RTÉ is the place Irish comedy goes to die

The broadcaster tends towards mediocrity and self-satisfaction, not humour

The return of The Den to RTÉ and the start of Deirdre O'Kane's new chat show for the same broadcaster are covered in this week's TV reviews, but each in its own way reminds us of one of the fundamental truths of modern Irish cultural history: Montrose is where Irish comedy goes to die. Most of the time it's been a quick strangulation at birth (a rejected pitch, an unreturned call). Occasionally it's a facepalm who-thought-this-was-funny car crash. But more often it's just a slightly woebegone, undercooked concept rendered worse by poor execution.

At this stage it might be better for all of us if RTÉ just put up large signs at its security gates advising comedians and comic writers to “turn back while you still can”, or, more productively: “Have you tried the BBC?”

Why is RTÉ’s record so grim? The problem stretches back decades, but doesn’t figure much in the histories or academic studies. Yet it does throw some revealing light, even for those of us who support the overall principle of public service broadcasting, on the particular shortcomings of the Irish version of it.

When it comes to its comedy history, RTÉ’s defenders point to the same old handful of examples – the Scrap Saturdays and Hall’s Pictorial Weeklies – but it’s the very scarcity of these creative successes over six long decades of television history that proves the point. Talk to most people in the comedy business who’ve dealt with RTÉ down the years and you’ll hear the same melancholy stories: dispiriting meetings with the bureaucratic blob; a deep-seated cultural cringe that seeks inspiration first from British shows; a fear of upsetting government; a discomfort with anything too anarchic.


Stale and uninteresting

It’s instructive to look at what actually makes it past the guard dogs at the gate: stale sitcoms that expire after a season or two; comedy dramas that are neither comedic nor dramatic. Even by RTÉ’s own lights, the record is underwhelming. When it reached into its vaults during lockdown to fill its schedules, the pearls it pulled out were Killinaskully and Bachelors Walk; each was a ratings success in its day, but neither exactly sets the pulse racing.

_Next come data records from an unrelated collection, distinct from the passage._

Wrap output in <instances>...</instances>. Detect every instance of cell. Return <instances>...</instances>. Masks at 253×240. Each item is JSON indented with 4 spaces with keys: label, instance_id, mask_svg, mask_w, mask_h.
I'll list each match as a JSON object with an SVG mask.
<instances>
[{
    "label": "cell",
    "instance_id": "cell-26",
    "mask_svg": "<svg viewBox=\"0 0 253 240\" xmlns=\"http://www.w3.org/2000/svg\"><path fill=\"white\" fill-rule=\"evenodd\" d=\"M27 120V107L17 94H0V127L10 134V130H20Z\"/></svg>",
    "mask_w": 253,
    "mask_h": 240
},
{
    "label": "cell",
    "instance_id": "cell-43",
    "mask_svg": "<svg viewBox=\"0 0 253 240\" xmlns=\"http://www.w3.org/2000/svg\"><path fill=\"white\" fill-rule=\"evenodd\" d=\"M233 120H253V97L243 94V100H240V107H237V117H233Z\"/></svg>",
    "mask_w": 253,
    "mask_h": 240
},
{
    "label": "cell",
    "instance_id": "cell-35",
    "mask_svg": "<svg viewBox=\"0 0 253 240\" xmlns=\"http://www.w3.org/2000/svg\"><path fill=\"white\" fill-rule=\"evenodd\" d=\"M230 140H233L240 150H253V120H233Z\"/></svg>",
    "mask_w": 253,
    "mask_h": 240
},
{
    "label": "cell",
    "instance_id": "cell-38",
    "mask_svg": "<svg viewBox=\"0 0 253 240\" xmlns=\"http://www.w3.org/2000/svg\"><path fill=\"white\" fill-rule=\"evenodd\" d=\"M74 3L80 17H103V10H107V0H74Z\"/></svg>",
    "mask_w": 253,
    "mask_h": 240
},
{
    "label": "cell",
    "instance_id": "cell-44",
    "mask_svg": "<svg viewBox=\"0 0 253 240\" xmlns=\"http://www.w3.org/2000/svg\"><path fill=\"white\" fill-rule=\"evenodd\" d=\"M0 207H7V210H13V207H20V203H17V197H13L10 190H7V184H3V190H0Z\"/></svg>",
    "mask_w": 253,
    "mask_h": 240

Meanwhile, embarrassingly, from Moone Boy to Derry Girls, Irish TV comedy on British channels has been having a great run. And the most damning indictment of the local commissioning process is the fact that actual successes have often happened when management was looking the other way. The two funniest Irish programmes of the 1990s, for example, The Den and Après Match, were produced under the auspices of the young people's and sports departments respectively.

Put all these together, and you have an organisation that is running out of time and possibly out of ideas too

It remains to be seen whether the resuscitated Den can really find a niche for itself in the Ireland of the 2020s. And we wish Deirdre O'Kane well with her new show, although the format – two comedians guffawing at each other's jokes – has the look, yet again, of something devised by people who don't understand the mechanics and stagecraft of comedy. The world of chat and interview shows is already full of successful comedians-turned-hosts, but it took some peculiar sort of genius to decide that wasn't enough, and that the guests also had to be comedians.

Existential crisis

Beyond the not unimportant question of why Irish audiences aren’t getting the quality of locally produced comedy they deserve for their licence fee, does RTÉ’s underperformance in this particular area matter much? Well, it might help us to understand the shortcomings which have beset RTÉ over the years, some of which, in this moment of existential crisis, may drag it down completely if they’re not addressed.

The first of these is its natural inclination towards mediocrity instead of excellence. One truth about comedy is that it is very, very hard to do well. The audience is unforgiving. A 10-minute sketch is far more difficult to create and perform than a 10-minute interview with a politician. So a failure in comedy has a ring of empirical truth to it which you don’t necessarily get elsewhere.

The second is the self-satisfaction and insularity which seems so baked into the way RTÉ thinks about itself and how it presents itself to the world. This is not a culture open to having its own self-regard punctured.

Finally, there’s the broadcaster’s narrow, small-c conservatism about its core mission, which either undervalues “unserious” parts of that mission such as comedy, or worse, as a result of RTÉ’s dual funding structure, sees them as “commercial” rather than “public service”.

Put all these together, and you have an organisation that is running out of time and possibly out of ideas too. And that’s no laughing matter.